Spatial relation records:
Start

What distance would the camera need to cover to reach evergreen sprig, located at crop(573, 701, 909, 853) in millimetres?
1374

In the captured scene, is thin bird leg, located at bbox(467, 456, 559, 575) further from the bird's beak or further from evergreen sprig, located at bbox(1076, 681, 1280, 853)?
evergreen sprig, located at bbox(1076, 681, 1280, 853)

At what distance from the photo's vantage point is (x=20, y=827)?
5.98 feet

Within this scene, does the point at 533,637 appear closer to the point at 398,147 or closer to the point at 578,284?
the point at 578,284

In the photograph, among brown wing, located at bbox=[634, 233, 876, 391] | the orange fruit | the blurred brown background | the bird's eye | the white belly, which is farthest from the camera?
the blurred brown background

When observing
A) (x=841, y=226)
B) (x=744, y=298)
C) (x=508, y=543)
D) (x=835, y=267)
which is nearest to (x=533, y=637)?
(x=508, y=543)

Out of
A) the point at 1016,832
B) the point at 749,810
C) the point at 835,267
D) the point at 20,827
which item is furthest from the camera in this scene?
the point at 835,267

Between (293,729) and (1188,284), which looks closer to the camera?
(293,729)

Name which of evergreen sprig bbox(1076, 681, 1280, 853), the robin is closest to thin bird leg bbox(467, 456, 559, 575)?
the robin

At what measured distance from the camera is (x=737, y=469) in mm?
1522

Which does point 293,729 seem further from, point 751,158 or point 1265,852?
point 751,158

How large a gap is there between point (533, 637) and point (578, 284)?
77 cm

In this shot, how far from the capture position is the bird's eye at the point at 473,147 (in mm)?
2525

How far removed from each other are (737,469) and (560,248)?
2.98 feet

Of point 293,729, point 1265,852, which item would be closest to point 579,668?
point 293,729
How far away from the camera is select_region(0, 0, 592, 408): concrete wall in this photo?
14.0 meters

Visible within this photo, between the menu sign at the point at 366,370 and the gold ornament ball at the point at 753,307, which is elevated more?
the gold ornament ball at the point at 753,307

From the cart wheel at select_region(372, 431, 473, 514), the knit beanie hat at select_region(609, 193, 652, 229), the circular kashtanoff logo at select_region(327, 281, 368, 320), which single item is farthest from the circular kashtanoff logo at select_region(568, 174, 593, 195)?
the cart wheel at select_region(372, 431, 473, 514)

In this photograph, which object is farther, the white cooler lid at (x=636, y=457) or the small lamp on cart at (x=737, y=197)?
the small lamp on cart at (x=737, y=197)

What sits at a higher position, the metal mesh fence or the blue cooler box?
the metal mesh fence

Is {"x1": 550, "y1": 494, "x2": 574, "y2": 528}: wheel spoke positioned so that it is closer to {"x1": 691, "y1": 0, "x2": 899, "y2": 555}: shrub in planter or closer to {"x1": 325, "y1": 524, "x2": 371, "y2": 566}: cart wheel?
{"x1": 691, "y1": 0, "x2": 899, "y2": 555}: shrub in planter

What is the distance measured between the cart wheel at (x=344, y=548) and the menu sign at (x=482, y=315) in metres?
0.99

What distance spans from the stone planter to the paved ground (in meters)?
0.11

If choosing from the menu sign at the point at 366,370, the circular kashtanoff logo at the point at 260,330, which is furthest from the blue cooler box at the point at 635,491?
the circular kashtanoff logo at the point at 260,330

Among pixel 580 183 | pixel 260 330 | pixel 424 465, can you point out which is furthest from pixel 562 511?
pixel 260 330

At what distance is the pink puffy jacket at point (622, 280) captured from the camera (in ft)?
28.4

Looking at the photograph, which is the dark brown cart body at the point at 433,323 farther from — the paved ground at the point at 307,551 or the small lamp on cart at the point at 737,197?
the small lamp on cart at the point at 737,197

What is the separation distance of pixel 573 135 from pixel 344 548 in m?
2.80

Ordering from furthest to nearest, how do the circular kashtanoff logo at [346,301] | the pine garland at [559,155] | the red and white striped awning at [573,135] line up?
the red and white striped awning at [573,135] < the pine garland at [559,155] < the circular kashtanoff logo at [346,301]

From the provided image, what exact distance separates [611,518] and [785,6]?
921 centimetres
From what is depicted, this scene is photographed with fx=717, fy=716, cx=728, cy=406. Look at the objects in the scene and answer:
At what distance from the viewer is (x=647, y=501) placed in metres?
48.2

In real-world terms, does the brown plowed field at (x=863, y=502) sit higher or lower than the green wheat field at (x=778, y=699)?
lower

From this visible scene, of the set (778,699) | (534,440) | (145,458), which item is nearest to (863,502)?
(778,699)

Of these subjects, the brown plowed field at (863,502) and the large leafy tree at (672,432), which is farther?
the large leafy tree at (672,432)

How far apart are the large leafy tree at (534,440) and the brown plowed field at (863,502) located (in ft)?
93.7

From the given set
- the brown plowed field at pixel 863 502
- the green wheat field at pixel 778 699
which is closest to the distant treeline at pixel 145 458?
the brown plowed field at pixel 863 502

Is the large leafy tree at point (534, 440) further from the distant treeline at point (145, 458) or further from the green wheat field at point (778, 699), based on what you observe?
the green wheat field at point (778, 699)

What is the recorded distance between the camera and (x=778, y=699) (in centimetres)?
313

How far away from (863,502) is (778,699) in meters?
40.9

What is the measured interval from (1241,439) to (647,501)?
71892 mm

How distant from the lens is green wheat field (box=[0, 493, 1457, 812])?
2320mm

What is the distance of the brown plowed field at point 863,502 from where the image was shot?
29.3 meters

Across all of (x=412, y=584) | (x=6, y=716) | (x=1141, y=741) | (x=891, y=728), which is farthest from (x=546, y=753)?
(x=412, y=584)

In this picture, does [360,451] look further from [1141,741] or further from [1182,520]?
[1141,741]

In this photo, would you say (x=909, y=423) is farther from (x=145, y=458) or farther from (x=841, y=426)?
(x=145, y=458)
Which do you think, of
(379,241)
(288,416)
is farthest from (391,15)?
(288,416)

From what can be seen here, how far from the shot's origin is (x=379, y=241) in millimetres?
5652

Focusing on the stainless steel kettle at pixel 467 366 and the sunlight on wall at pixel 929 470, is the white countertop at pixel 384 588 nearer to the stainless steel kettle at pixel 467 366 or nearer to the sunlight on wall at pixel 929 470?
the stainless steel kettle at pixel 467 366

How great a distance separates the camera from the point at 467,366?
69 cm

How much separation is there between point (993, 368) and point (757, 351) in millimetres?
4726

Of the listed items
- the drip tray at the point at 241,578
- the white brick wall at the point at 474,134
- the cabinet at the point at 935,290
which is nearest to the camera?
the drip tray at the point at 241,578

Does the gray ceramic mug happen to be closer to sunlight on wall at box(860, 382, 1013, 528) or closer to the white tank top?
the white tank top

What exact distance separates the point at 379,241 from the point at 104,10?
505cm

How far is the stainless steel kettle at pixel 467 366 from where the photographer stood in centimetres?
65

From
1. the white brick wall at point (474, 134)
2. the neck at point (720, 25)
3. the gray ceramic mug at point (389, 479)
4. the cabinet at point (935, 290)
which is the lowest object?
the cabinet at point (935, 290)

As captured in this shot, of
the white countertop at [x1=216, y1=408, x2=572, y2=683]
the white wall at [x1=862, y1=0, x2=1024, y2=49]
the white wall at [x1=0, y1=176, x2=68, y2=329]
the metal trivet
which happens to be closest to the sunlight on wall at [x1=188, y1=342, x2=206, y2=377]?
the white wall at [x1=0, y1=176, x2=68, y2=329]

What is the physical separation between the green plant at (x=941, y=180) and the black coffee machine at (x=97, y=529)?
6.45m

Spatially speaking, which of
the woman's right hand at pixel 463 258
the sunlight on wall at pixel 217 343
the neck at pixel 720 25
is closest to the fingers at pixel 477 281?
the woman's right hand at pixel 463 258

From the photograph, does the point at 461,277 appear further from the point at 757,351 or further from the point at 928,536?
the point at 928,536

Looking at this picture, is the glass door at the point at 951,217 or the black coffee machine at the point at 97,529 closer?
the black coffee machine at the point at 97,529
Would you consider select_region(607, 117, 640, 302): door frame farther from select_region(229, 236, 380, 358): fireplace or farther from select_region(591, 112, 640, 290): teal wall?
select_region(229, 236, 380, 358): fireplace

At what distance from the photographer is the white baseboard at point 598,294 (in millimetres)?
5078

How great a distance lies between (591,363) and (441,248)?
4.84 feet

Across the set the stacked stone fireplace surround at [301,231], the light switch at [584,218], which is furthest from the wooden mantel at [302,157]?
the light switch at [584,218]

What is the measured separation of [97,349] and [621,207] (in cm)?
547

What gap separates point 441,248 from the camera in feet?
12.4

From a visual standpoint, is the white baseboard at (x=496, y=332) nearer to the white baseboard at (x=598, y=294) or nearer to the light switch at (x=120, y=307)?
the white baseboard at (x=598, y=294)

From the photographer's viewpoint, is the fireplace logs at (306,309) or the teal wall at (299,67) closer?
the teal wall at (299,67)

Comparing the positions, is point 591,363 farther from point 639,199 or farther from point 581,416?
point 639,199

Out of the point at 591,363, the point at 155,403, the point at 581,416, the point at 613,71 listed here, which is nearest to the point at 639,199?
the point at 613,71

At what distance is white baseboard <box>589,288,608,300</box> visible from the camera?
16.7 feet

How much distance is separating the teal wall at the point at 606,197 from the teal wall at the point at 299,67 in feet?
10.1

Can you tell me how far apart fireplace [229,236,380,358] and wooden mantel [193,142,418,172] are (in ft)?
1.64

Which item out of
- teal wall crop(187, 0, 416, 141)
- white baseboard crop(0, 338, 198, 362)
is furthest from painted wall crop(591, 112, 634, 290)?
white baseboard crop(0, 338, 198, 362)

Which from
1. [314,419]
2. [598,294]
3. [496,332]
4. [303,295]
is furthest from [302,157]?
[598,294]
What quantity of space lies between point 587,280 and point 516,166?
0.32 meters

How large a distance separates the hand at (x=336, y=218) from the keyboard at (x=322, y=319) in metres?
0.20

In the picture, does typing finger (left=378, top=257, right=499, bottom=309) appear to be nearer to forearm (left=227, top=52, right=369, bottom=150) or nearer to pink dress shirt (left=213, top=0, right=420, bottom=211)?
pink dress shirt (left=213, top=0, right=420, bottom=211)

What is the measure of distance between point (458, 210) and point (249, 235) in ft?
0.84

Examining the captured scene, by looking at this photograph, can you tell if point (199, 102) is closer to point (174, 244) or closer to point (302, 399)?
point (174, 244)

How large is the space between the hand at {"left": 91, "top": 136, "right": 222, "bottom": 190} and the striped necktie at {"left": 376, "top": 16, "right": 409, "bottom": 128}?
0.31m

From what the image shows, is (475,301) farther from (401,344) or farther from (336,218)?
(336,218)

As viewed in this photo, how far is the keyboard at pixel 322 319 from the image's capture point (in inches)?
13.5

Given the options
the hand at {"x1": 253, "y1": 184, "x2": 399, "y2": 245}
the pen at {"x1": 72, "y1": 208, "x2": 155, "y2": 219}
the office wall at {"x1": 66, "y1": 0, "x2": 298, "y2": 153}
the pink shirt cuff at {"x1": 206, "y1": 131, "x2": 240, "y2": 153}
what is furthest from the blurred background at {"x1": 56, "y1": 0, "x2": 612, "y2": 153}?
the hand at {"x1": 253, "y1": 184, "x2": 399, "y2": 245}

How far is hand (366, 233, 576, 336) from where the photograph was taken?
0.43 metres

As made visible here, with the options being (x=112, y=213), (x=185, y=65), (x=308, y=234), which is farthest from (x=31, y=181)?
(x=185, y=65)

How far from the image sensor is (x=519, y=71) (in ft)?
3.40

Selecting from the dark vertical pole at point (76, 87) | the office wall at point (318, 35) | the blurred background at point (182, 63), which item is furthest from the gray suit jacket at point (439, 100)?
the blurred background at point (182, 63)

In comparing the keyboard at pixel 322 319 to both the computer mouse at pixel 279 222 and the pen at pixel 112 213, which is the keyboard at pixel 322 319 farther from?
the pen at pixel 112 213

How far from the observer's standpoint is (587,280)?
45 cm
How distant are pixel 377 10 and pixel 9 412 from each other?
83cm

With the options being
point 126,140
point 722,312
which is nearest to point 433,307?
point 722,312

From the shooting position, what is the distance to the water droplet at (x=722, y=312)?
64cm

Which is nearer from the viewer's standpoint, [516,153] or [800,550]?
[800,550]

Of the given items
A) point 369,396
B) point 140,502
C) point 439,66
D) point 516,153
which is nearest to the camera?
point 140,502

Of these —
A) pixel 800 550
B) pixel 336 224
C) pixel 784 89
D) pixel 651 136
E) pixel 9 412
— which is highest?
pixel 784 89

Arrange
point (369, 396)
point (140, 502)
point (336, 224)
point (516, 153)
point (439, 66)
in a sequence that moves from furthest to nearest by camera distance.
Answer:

End

STATED TASK » Please copy out everything from the line containing "Which is nearer" down to the end of the records above.

SOLUTION »
Which is nearer from the viewer's standpoint, [516,153] or [800,550]?
[800,550]

Of the given items
A) point 369,396
B) point 140,502
C) point 439,66
D) point 516,153
which is nearest to the camera?
point 140,502

Of these —
A) pixel 800 550
B) pixel 336 224
C) pixel 784 89
D) pixel 651 136
E) pixel 9 412
— which is highest?
pixel 784 89

Arrange
point (369, 396)
point (140, 502)
point (336, 224)
point (516, 153)
point (439, 66)
in a sequence that moves from furthest to nearest by camera distance.
Answer:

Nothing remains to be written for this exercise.